- _Instructions to follow_:
Locate the line that contains "From the camera, at". Print it and every subsequent line through the final line of the records, exactly and only those.
■ ■ ■
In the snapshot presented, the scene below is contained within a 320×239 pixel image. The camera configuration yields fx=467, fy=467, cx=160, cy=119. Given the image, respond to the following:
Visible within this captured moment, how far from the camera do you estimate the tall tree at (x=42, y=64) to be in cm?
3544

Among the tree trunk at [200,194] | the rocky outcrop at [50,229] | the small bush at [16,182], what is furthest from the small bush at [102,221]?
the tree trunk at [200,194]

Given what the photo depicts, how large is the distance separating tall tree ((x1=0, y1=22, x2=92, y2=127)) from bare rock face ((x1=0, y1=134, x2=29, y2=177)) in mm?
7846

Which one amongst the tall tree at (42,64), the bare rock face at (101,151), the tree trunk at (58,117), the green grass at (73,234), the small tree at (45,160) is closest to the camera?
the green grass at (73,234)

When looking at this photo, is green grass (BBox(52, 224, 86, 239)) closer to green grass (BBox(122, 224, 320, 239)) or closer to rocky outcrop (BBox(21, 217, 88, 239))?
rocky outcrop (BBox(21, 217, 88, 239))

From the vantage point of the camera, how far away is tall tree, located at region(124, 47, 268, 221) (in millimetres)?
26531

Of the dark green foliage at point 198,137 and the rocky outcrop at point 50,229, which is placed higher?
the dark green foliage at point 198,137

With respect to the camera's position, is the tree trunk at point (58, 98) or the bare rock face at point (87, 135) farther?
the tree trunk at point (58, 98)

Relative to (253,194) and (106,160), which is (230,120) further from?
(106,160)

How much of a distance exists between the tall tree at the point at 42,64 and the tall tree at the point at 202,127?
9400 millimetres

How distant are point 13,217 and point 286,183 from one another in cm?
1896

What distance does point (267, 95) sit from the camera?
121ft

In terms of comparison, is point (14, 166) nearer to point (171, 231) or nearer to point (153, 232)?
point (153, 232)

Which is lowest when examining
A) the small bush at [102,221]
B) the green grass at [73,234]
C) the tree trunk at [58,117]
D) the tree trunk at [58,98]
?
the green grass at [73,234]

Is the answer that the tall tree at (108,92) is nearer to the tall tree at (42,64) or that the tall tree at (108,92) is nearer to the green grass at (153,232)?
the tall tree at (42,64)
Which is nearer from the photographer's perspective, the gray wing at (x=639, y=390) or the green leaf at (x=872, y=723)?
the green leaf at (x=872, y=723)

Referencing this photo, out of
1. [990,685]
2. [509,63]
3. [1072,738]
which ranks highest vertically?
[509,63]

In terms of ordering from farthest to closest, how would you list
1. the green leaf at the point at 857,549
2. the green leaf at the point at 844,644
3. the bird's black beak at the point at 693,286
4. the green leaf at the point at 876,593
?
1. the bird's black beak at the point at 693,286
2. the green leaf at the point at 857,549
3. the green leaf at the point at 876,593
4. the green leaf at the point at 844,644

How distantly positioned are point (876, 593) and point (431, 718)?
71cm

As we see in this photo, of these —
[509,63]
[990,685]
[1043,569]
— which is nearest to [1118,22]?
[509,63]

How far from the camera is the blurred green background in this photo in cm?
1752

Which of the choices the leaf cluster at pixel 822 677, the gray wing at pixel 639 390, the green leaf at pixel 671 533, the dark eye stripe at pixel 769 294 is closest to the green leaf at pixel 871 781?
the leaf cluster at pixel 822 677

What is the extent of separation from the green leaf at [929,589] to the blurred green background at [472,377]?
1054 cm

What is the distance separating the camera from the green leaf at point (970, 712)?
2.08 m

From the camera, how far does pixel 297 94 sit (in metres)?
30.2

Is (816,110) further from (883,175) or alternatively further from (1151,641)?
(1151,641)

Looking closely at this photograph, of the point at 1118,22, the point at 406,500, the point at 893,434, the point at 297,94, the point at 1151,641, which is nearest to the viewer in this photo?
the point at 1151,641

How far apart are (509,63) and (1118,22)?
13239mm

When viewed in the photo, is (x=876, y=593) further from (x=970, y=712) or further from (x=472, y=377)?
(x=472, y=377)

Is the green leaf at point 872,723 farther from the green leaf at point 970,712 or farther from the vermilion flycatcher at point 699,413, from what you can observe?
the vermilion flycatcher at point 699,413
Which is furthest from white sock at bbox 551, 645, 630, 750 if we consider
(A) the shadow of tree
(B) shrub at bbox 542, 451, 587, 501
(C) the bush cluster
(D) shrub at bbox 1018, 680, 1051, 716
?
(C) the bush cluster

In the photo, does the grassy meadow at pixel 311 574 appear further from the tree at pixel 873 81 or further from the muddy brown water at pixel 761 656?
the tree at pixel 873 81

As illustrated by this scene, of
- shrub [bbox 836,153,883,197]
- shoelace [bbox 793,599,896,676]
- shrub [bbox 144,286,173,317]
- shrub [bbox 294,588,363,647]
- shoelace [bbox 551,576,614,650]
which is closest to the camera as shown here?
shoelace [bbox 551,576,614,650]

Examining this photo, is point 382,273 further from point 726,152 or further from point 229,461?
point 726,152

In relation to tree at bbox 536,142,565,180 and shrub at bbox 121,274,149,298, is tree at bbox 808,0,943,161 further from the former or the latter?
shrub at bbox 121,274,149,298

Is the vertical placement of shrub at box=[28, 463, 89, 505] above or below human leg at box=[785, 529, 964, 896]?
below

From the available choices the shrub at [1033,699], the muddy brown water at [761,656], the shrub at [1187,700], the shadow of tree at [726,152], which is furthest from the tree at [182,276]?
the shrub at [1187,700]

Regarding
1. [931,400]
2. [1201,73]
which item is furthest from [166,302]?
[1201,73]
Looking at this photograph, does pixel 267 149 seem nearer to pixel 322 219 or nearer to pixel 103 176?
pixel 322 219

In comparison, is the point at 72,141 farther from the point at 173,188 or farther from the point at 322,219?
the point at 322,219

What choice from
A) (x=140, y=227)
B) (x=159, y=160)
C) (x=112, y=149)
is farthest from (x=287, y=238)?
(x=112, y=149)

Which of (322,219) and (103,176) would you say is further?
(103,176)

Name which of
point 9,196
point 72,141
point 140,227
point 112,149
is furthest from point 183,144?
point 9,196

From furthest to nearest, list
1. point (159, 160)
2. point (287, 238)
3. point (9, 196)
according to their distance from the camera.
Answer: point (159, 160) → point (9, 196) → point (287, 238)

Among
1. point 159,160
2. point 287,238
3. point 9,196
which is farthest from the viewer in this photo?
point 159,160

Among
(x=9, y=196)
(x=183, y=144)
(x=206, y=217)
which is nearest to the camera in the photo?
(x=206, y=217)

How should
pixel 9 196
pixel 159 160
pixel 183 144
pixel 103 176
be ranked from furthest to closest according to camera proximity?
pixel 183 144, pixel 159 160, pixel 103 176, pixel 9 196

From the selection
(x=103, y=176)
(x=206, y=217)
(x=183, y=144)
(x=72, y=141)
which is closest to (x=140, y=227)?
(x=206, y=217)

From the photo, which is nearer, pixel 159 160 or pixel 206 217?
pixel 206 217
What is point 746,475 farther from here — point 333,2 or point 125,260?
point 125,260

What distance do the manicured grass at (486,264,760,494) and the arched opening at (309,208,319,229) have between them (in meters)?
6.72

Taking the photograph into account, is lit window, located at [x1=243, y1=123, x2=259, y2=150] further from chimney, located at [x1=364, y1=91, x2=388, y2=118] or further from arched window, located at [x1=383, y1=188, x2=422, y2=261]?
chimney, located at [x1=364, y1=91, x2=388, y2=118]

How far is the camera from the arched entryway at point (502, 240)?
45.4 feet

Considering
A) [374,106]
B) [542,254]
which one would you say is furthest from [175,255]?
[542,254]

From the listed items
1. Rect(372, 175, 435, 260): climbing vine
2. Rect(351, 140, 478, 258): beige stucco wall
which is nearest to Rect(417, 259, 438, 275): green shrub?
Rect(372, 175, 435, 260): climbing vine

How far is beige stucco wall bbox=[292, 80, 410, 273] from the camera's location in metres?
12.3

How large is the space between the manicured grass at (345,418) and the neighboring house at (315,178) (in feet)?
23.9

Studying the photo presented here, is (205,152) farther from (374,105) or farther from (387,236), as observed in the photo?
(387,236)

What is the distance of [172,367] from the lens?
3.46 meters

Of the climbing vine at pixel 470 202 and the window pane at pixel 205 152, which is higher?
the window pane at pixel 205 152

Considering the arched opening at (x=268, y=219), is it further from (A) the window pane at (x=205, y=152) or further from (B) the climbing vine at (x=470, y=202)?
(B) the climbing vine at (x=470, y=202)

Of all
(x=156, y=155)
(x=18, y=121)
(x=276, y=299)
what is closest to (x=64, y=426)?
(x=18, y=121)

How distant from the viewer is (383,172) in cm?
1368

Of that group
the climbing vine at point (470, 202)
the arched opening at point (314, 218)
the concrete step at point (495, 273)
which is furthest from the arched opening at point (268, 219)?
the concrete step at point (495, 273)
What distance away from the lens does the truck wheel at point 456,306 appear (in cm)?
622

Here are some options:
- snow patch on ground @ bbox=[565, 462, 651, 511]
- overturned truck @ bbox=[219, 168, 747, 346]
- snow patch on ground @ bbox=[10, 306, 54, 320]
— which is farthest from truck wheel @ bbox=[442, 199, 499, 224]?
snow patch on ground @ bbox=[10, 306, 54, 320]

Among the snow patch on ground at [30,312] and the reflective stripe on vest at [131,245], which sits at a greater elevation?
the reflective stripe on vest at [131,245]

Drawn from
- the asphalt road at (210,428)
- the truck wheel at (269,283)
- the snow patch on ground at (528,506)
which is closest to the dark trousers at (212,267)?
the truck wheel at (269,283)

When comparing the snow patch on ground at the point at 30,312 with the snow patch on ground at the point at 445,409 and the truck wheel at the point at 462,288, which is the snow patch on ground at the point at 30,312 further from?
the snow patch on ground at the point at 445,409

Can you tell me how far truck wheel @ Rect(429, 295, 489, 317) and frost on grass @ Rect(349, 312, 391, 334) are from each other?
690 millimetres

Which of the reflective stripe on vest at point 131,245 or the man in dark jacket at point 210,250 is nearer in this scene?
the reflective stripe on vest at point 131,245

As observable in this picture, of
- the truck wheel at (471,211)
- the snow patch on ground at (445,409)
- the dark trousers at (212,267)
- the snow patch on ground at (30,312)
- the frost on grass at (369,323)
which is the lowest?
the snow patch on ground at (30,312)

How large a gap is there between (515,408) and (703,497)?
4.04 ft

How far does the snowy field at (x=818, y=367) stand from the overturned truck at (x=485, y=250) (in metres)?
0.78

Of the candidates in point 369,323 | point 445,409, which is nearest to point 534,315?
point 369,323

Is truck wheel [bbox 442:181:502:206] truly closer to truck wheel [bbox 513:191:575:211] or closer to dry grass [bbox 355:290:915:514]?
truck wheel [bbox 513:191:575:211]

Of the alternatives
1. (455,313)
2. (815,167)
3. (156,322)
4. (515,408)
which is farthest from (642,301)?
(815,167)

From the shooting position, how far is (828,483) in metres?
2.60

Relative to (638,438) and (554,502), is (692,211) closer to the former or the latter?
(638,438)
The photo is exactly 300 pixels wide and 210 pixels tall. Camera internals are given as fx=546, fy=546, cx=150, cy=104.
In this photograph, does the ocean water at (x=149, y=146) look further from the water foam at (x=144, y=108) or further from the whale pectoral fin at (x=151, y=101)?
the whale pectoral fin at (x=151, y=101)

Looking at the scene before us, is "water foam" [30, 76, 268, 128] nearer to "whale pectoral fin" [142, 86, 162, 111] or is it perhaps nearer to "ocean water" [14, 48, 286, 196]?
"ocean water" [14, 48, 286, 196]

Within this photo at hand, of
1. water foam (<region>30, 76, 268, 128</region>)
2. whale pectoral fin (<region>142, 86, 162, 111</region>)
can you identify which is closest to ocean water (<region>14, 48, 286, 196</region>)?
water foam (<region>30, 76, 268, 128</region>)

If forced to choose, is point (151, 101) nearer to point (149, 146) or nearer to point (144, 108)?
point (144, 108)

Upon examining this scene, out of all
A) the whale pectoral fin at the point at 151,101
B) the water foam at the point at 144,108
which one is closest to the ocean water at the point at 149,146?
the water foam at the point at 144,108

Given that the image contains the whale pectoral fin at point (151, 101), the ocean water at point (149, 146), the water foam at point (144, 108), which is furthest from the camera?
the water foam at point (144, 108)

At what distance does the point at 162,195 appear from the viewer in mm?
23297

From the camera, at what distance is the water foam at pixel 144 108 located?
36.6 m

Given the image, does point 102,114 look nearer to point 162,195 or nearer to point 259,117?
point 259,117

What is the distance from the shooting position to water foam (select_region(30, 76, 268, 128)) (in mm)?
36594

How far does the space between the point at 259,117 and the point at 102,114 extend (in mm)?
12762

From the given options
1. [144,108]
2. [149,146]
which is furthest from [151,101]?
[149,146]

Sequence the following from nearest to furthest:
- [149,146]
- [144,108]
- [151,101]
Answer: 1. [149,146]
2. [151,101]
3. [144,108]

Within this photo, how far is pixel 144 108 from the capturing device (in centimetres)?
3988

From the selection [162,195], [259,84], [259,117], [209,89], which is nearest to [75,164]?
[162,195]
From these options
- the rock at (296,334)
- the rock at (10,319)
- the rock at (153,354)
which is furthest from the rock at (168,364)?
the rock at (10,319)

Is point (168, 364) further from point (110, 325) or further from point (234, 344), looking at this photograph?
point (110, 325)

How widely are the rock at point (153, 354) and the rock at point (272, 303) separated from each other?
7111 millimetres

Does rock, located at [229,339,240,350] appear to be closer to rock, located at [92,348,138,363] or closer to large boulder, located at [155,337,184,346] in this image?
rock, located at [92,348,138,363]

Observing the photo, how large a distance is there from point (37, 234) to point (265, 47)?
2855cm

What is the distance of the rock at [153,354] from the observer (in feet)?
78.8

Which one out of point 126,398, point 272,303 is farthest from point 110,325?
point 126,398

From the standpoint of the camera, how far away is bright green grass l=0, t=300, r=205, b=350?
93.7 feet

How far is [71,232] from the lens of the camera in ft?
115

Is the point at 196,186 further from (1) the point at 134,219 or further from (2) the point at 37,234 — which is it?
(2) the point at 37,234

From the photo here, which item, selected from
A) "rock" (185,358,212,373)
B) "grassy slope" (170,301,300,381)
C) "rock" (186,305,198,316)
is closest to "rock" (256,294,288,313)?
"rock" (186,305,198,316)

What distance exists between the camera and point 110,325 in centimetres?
■ ■ ■
- _Task answer_:
From the camera, at what distance is the water foam at pixel 144 108 located?
36.6 m

Given the image, does point 102,114 look nearer to point 162,195 or nearer to point 259,117?
point 259,117

What is the distance from the shooting position to water foam (select_region(30, 76, 268, 128)) (in mm)?
36594

How far does the space between the point at 259,117 and the point at 102,114 extend (in mm)?
12762

From the given options
1. [144,108]
2. [149,146]
which is furthest from [151,101]?
[149,146]

Sequence the following from nearest to furthest:
- [149,146]
- [144,108]
- [151,101]
Answer: 1. [149,146]
2. [151,101]
3. [144,108]

Within this photo, how far is pixel 144 108 from the capturing device (in centimetres)?
3988

From the selection [162,195], [259,84], [259,117], [209,89], which is nearest to [75,164]?
[162,195]
From these options
- the rock at (296,334)
- the rock at (10,319)
- the rock at (153,354)
which is furthest from the rock at (168,364)?
the rock at (10,319)

Is point (168, 364) further from point (110, 325) or further from point (234, 344), looking at this photograph?
point (110, 325)

How widely are the rock at point (153, 354) and the rock at point (272, 303) separated from each other?
7111 millimetres

Does rock, located at [229,339,240,350] appear to be closer to rock, located at [92,348,138,363] or closer to large boulder, located at [155,337,184,346] in this image?
rock, located at [92,348,138,363]

Observing the photo, how large a distance is there from point (37, 234) to point (265, 47)?
2855cm

What is the distance of the rock at [153,354] from the observer (in feet)?
78.8

Which one out of point 126,398, point 272,303 is farthest from point 110,325?
point 126,398

From the standpoint of the camera, how far away is bright green grass l=0, t=300, r=205, b=350?
93.7 feet

How far is [71,232] from the lens of the camera in ft?
115

Is the point at 196,186 further from (1) the point at 134,219 or further from (2) the point at 37,234 — which is it?
(2) the point at 37,234

From the photo here, which item, selected from
A) "rock" (185,358,212,373)
B) "grassy slope" (170,301,300,381)
C) "rock" (186,305,198,316)
is closest to "rock" (256,294,288,313)?
"rock" (186,305,198,316)

What distance exists between the camera and point 110,325 in centimetres?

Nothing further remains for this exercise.